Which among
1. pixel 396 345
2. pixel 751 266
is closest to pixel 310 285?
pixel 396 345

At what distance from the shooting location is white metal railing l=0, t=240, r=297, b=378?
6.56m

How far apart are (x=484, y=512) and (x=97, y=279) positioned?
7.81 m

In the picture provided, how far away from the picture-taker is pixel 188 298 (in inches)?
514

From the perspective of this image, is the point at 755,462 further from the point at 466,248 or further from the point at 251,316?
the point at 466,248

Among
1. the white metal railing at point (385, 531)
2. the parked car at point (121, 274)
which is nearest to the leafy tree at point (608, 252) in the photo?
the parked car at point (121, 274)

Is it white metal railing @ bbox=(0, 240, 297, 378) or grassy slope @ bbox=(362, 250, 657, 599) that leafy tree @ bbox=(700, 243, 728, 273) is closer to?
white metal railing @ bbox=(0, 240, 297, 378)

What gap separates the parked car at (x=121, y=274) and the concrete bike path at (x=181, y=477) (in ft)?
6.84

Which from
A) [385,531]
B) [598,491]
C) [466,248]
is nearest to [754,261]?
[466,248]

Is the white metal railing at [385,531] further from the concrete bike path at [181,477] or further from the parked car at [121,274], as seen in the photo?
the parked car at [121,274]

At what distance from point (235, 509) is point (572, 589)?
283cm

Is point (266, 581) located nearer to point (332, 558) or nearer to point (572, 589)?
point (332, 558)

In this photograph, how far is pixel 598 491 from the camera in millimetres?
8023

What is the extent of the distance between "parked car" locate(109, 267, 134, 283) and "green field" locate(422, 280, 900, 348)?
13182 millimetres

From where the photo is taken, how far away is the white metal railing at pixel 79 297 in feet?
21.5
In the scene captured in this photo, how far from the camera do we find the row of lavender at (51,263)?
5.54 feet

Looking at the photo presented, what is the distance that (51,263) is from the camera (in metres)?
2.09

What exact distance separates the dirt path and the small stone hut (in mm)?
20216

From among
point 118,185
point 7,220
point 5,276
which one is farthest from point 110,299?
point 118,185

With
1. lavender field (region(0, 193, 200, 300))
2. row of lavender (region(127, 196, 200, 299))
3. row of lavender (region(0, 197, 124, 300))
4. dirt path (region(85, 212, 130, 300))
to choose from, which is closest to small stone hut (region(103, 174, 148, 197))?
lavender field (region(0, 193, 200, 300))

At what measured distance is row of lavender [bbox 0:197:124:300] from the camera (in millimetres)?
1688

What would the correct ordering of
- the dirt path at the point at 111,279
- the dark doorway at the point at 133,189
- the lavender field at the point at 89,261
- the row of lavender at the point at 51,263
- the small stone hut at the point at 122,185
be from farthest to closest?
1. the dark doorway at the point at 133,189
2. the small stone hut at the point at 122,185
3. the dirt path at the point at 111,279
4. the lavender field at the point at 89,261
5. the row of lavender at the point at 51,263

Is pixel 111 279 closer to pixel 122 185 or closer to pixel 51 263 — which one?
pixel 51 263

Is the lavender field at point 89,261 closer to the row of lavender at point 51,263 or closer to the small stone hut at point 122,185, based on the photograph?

_Exercise:_ Reproduce all of the data above verbatim, preserving every line in its original order.

_Exercise result:_
Which among
1. pixel 396 345
2. pixel 751 266
is closest to pixel 310 285?
pixel 396 345

At what distance from the shooting location is white metal railing l=0, t=240, r=297, b=378?
6.56m

How far apart are (x=484, y=512) and (x=97, y=279) positioned?
7.81 m

In the picture provided, how far away from the picture-taker is pixel 188 298 (in inches)?
514

From the perspective of this image, is the point at 755,462 further from the point at 466,248 or further from the point at 251,316?
the point at 466,248

Among
1. the white metal railing at point (385, 531)
2. the parked car at point (121, 274)
which is nearest to the leafy tree at point (608, 252) in the photo?
the parked car at point (121, 274)

Is it white metal railing @ bbox=(0, 240, 297, 378) or grassy slope @ bbox=(362, 250, 657, 599) that leafy tree @ bbox=(700, 243, 728, 273) is closer to?
white metal railing @ bbox=(0, 240, 297, 378)

What gap separates the parked car at (x=121, y=274) and the concrete bike path at (x=181, y=477) (in ft)?
6.84

Which from
A) [385,531]
B) [598,491]
C) [466,248]
is nearest to [754,261]?
[466,248]

Is the white metal railing at [385,531] further from the concrete bike path at [181,477] or further from the parked car at [121,274], as seen in the photo?
the parked car at [121,274]

At what distance from point (235, 509) is point (572, 589)?
283cm

Is point (266, 581) located nearer to point (332, 558) or nearer to point (572, 589)?
point (332, 558)

In this photograph, how far is pixel 598 491 from the camera in millimetres?
8023

What is the extent of the distance between "parked car" locate(109, 267, 134, 283) and "green field" locate(422, 280, 900, 348)?
13182 millimetres

From where the photo is taken, how far away is the white metal railing at pixel 79 297 in feet?
21.5
In the scene captured in this photo, how far from the camera do we find the row of lavender at (51,263)?
5.54 feet

Looking at the photo presented, what is the distance that (51,263) is from the camera (in metres)?
2.09

What exact distance separates the dirt path and the small stone hut (in mm)?
20216

From among
point 118,185
point 7,220
point 5,276
which one is farthest from point 110,299?
point 118,185

With
1. lavender field (region(0, 193, 200, 300))
2. row of lavender (region(127, 196, 200, 299))
3. row of lavender (region(0, 197, 124, 300))
4. dirt path (region(85, 212, 130, 300))
to choose from, which is closest to small stone hut (region(103, 174, 148, 197))?
lavender field (region(0, 193, 200, 300))

At what measured distance is row of lavender [bbox 0:197:124:300] from the camera (in millimetres)?
1688

What would the correct ordering of
- the dirt path at the point at 111,279
- the dark doorway at the point at 133,189
- the lavender field at the point at 89,261
- the row of lavender at the point at 51,263
- the small stone hut at the point at 122,185
be from farthest to closest?
1. the dark doorway at the point at 133,189
2. the small stone hut at the point at 122,185
3. the dirt path at the point at 111,279
4. the lavender field at the point at 89,261
5. the row of lavender at the point at 51,263

Is pixel 111 279 closer to pixel 122 185 or closer to pixel 51 263 — which one?
pixel 51 263

Is the lavender field at point 89,261 closer to the row of lavender at point 51,263 or closer to the small stone hut at point 122,185, based on the photograph?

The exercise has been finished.